> **The task**
The answer must be a single number: the count of lines in the data below that hold the word "Eudorcas".

----

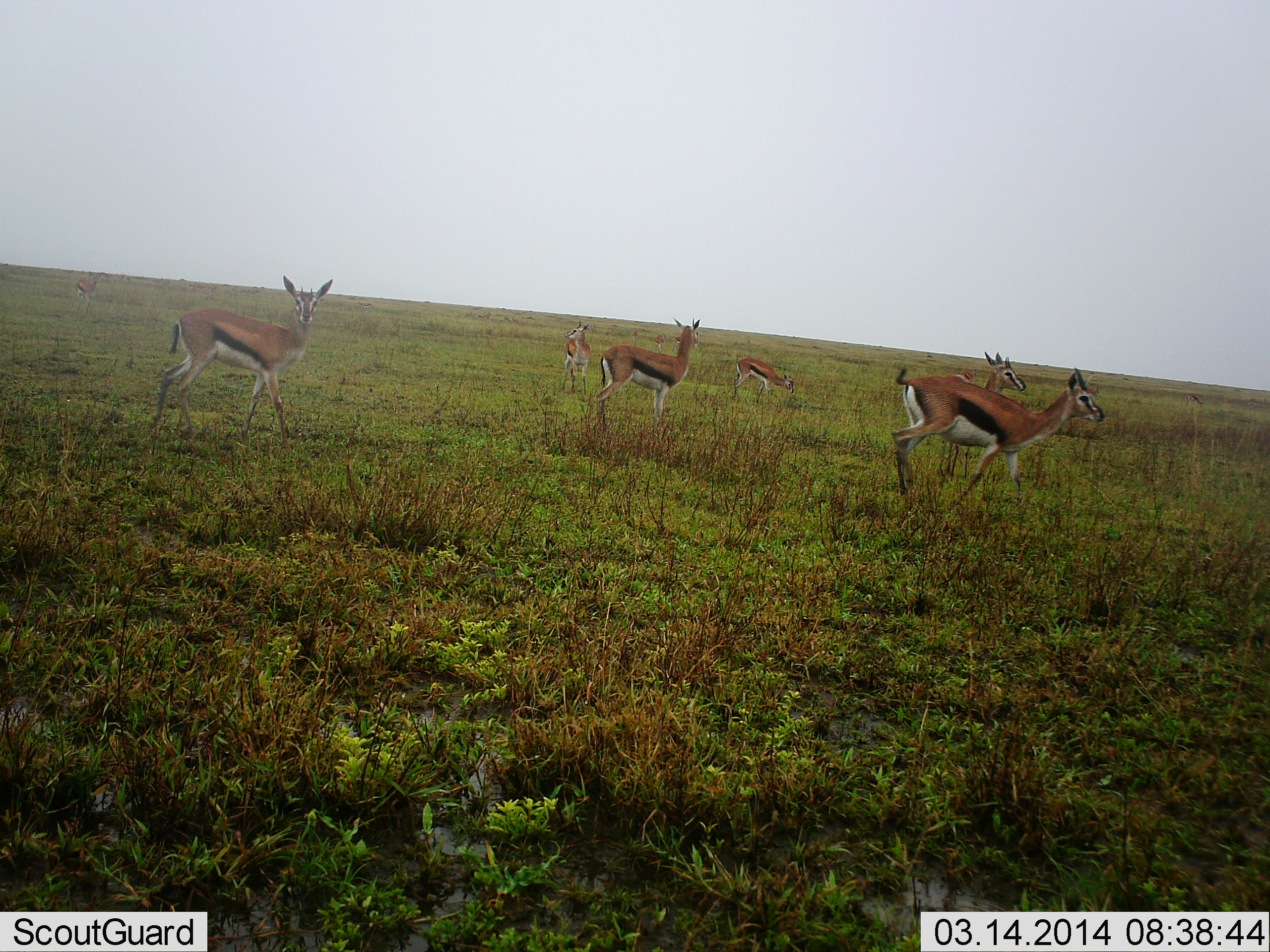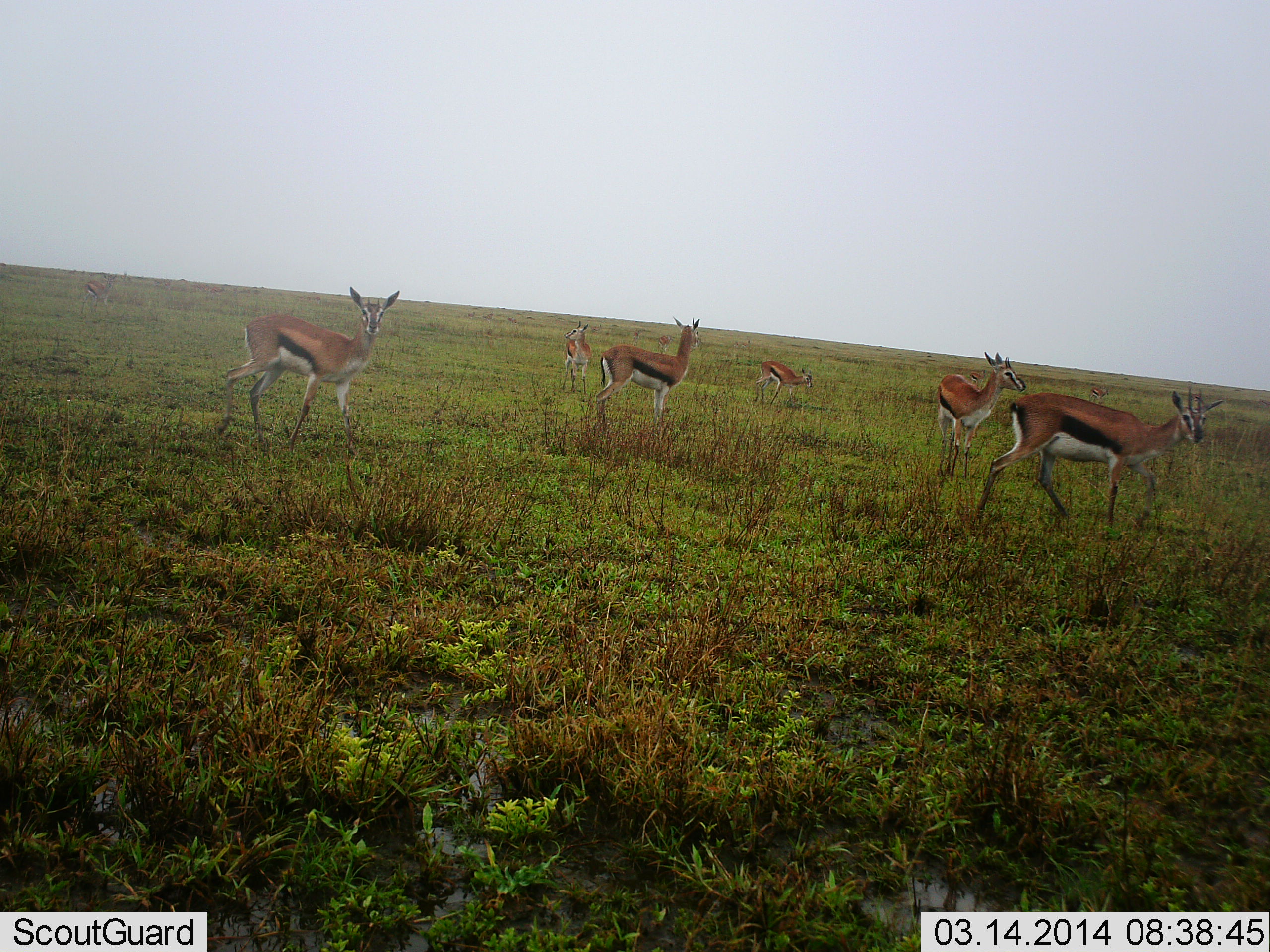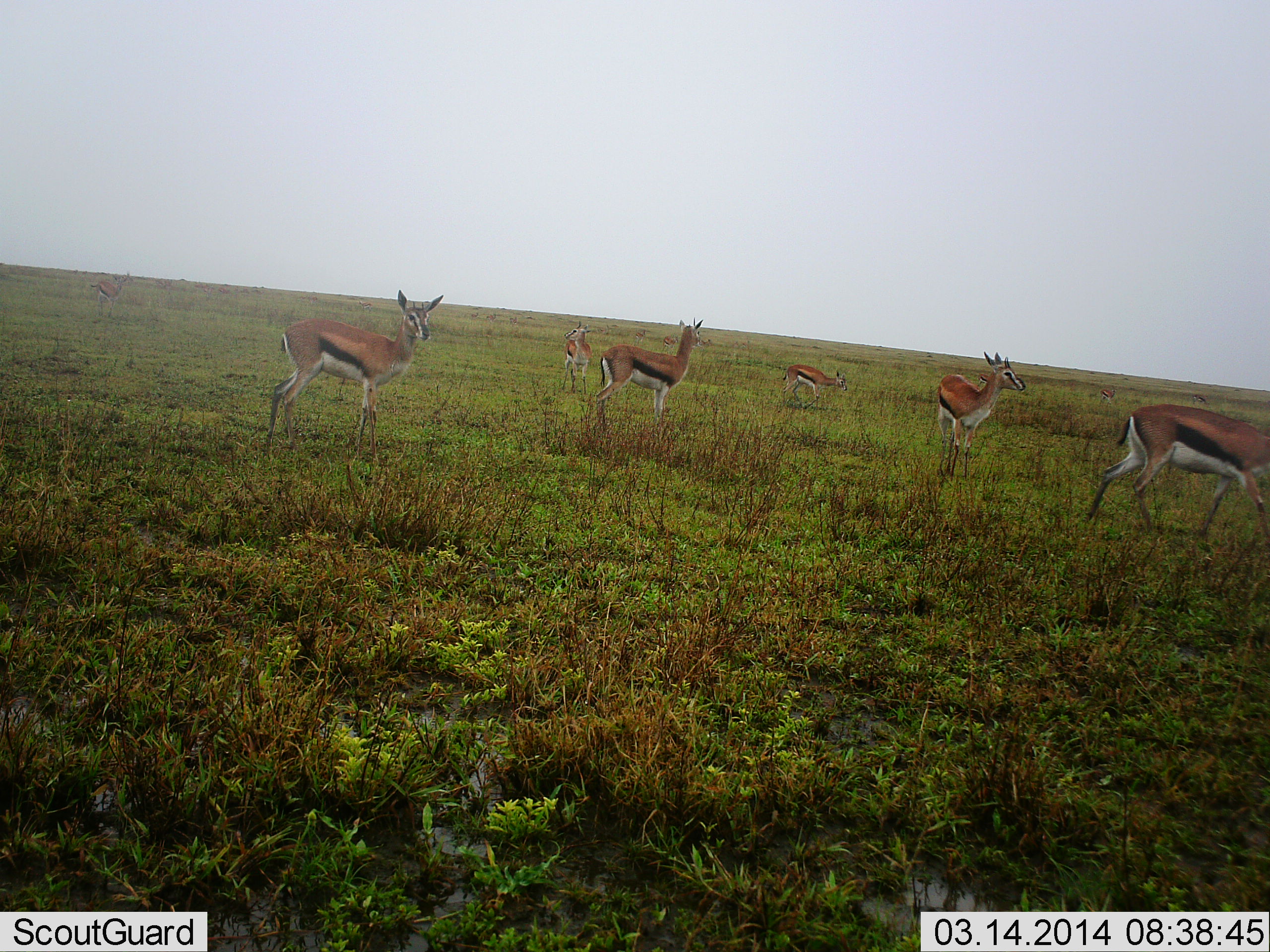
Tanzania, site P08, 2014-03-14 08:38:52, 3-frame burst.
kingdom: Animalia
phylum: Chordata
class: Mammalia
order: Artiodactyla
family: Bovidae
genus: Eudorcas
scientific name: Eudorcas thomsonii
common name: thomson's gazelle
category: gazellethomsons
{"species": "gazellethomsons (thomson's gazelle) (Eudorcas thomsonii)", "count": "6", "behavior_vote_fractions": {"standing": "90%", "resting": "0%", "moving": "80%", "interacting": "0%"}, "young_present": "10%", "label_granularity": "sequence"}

----

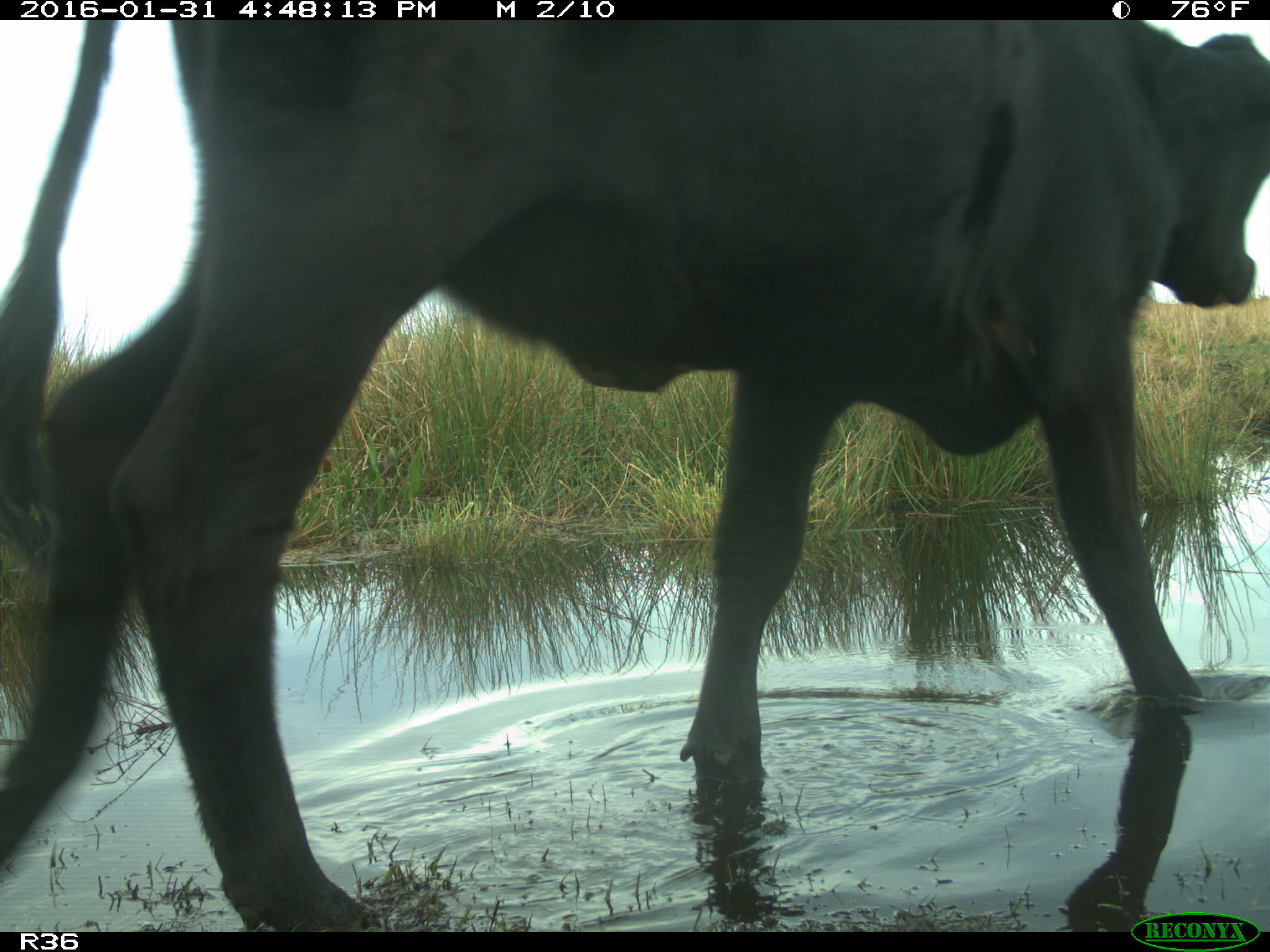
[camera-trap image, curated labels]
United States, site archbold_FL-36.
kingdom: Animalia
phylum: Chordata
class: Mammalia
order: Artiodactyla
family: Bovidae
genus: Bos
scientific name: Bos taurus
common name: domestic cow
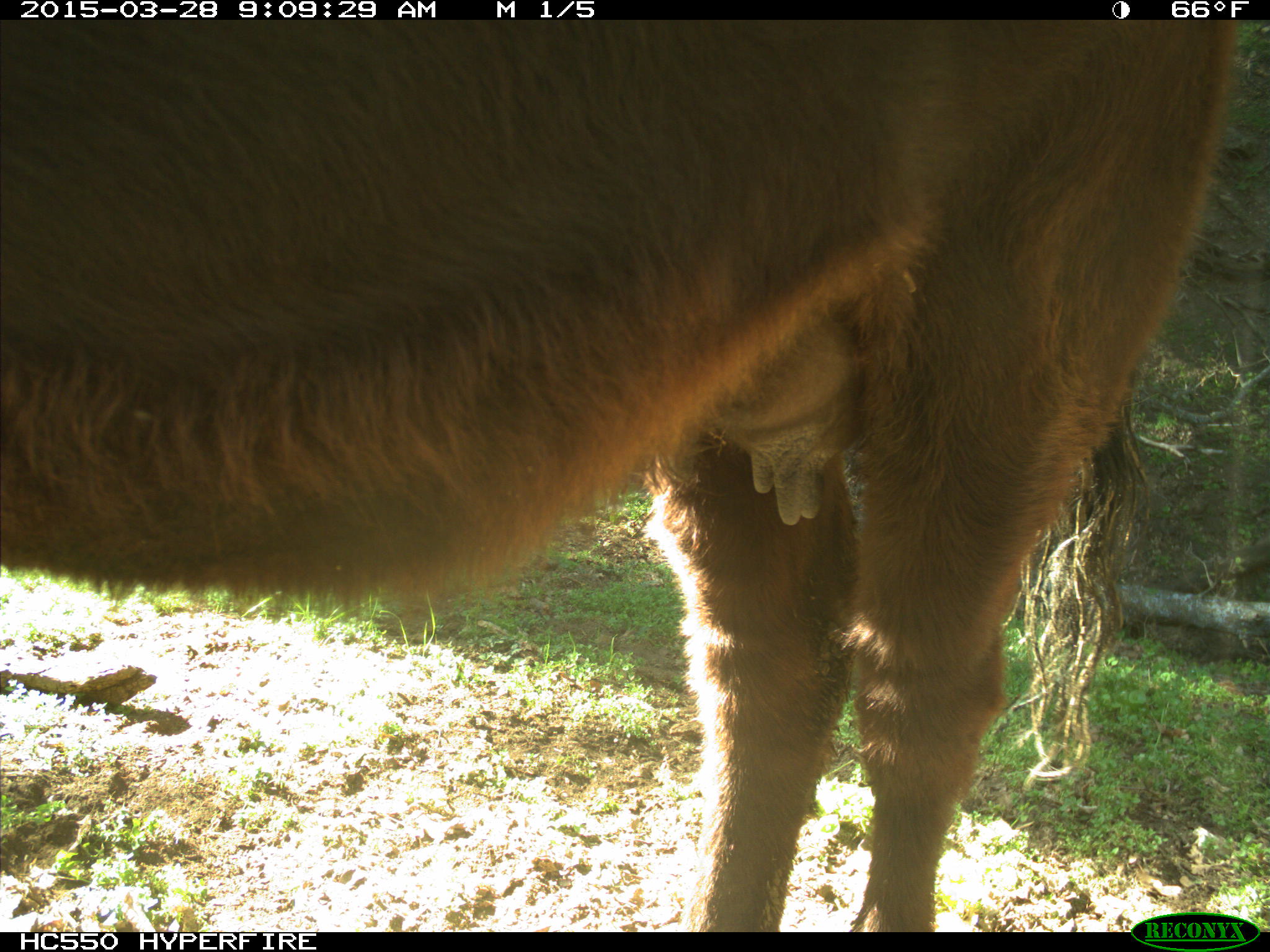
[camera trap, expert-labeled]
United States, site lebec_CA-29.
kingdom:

----

> **Output for this task**
3